The Eleventh Circuit Court of Appeals has defined the term “called party” under the Telephone Consumer Protection Act of 1991 (TCPA) as the subscriber to the cell phone service or user of the cell phone called, regardless of who the creditor intended to call. In Breslow v. Wells Fargo Bank, N.A., 2014 U.S. App. LEXIS 10457 (11th Cir. June 5, 2014), the defendant-creditor did not have consent from the “called party” to autodial the cell phone number because the consent was obtained from the party that formerly had the cell phone number that was called. The Eleventh Circuit affirmed summary judgment on liability in the called party’s favor.
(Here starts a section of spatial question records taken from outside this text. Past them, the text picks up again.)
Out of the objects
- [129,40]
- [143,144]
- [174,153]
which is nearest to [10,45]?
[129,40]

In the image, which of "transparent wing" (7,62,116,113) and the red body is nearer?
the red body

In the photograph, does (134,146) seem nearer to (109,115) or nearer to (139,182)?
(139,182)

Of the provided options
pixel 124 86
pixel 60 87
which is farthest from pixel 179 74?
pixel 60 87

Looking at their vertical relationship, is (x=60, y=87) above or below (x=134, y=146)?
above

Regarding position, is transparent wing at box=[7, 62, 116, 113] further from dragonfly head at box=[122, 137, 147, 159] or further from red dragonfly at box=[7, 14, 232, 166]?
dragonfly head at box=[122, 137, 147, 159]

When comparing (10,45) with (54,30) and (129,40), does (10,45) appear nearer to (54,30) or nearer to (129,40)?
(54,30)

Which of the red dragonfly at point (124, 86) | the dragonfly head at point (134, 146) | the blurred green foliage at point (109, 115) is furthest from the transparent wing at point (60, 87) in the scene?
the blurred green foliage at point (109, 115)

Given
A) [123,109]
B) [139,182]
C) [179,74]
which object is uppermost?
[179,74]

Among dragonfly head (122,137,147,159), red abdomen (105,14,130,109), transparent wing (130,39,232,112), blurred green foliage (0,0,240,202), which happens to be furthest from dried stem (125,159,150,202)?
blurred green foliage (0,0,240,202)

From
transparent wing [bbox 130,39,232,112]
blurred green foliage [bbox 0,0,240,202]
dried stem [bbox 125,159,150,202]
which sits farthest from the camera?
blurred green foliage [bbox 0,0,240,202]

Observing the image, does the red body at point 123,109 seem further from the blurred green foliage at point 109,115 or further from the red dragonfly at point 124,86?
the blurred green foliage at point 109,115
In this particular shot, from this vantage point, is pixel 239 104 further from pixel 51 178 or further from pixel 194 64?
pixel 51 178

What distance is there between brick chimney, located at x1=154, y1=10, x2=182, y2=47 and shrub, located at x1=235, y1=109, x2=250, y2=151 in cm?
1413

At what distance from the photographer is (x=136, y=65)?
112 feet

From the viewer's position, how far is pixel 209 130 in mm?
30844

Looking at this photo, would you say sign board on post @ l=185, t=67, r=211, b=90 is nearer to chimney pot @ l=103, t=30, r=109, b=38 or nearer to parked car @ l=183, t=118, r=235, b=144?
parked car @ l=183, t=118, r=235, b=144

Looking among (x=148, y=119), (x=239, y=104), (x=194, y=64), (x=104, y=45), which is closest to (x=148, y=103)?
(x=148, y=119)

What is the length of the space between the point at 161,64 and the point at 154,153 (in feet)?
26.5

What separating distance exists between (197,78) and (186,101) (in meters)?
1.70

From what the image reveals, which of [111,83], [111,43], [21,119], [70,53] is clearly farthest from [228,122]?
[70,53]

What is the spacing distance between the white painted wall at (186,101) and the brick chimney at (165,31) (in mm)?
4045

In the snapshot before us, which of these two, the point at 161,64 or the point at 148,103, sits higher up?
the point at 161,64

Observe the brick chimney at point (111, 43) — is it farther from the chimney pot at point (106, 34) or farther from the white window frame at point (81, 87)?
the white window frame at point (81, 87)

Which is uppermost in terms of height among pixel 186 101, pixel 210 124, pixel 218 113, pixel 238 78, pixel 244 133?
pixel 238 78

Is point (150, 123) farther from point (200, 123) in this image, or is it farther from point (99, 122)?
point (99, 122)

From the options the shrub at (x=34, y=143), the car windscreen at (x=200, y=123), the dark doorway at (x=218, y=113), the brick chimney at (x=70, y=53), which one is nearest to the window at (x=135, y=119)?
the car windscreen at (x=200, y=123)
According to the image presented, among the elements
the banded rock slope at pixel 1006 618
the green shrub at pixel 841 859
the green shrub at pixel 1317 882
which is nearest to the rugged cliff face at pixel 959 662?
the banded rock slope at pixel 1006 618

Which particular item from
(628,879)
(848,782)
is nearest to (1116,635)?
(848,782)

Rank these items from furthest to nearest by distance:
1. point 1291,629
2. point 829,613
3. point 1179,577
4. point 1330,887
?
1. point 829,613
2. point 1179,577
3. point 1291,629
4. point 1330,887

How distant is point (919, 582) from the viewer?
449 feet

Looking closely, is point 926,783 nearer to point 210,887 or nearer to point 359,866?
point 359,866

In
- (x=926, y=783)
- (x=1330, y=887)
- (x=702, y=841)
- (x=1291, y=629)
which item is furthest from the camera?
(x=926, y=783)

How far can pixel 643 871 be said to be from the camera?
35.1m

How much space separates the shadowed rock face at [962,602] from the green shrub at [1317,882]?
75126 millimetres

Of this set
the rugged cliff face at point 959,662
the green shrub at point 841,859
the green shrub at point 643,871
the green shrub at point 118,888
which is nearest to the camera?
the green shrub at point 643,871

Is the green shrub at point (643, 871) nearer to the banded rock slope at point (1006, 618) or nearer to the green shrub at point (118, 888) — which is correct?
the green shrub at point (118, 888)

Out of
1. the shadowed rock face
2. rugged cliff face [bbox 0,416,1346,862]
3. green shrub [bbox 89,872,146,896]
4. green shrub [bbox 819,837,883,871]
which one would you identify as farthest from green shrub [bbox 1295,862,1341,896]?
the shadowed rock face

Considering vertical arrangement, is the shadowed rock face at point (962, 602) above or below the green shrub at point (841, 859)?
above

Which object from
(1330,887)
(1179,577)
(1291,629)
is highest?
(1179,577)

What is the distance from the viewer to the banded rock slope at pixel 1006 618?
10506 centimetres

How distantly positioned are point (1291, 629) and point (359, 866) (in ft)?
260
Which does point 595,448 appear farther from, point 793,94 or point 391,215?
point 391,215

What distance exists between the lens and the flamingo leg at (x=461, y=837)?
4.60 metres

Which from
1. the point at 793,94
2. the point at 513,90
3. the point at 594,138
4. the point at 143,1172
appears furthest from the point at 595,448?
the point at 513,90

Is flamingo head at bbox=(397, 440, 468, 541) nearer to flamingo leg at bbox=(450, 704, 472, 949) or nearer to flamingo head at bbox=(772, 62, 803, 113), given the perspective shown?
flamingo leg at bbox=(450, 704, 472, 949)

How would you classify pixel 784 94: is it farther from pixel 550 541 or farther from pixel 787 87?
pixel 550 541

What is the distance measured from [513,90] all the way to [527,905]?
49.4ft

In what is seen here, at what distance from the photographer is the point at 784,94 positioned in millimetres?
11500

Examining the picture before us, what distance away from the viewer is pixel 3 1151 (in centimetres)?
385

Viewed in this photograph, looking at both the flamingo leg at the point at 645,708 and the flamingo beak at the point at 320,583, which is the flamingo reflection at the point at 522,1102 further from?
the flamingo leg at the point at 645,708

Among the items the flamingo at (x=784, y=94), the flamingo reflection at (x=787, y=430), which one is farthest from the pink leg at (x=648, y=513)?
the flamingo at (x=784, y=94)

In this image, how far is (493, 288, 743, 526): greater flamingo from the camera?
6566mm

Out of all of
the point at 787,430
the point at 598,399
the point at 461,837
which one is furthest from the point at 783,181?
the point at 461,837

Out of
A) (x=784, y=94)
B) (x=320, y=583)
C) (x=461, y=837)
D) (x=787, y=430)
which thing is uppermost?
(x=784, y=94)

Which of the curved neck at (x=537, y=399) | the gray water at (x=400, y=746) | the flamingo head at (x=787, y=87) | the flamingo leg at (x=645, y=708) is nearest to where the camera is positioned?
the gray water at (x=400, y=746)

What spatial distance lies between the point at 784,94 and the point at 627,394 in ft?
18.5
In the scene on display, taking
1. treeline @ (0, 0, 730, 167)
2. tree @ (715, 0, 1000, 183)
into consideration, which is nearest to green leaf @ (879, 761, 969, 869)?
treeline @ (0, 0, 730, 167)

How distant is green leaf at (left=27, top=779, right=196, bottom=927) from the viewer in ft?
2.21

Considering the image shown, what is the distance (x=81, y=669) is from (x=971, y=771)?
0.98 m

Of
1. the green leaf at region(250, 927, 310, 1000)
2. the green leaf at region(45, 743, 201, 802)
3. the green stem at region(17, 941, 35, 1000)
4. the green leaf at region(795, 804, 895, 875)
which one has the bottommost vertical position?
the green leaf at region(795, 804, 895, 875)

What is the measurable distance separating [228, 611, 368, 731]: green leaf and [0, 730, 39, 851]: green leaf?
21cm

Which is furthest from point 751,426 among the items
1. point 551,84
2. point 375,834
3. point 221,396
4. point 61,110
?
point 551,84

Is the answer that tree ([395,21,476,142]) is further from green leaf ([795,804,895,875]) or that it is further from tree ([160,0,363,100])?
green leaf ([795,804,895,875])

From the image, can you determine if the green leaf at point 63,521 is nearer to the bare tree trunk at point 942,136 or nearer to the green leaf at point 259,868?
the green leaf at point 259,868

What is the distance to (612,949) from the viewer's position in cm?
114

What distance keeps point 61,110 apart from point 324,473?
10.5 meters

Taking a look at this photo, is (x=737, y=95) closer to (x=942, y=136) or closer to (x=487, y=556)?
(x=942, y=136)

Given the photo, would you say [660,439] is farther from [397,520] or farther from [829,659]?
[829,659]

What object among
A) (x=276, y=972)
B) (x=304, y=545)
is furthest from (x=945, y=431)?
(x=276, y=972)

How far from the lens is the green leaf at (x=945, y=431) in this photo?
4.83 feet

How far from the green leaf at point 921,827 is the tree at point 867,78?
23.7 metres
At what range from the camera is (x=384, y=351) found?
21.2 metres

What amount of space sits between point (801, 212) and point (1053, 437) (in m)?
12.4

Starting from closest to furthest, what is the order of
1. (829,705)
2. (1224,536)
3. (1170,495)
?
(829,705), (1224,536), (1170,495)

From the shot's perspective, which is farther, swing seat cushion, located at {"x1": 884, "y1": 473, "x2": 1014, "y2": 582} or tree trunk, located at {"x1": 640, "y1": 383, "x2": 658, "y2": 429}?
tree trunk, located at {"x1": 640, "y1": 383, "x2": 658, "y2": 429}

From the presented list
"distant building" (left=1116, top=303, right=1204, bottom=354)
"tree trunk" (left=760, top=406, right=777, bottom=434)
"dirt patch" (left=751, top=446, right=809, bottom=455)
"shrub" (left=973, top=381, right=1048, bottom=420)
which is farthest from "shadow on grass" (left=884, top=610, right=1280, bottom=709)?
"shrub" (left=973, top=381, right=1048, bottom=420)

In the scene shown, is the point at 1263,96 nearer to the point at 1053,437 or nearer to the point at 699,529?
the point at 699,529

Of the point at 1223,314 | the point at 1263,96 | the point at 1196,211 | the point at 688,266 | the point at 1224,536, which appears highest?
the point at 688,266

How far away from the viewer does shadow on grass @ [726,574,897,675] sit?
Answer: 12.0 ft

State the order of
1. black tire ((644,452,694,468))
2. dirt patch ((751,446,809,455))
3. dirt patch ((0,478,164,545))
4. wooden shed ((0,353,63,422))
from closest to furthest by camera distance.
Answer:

A caller does not violate the TCPA if the caller has the express prior consent of the “called party.” Neither the TCPA nor the regulations promulgated by the Federal Communication Commission define the term “called party.” Debt collectors and other types of callers have argued that “called party” means the “intended recipient” of the call. The Eleventh Circuit rejected this argument and held that any person who answers the phone may have stated a claim against the caller under the TCPA.
At least one recent petition is pending before the Federal Communication Commission for a ruling that defines the term “called party.” Until such a ruling is made, debt collectors and other covered entities should attempt to obtain and verify prior express consent in writing before placing a call.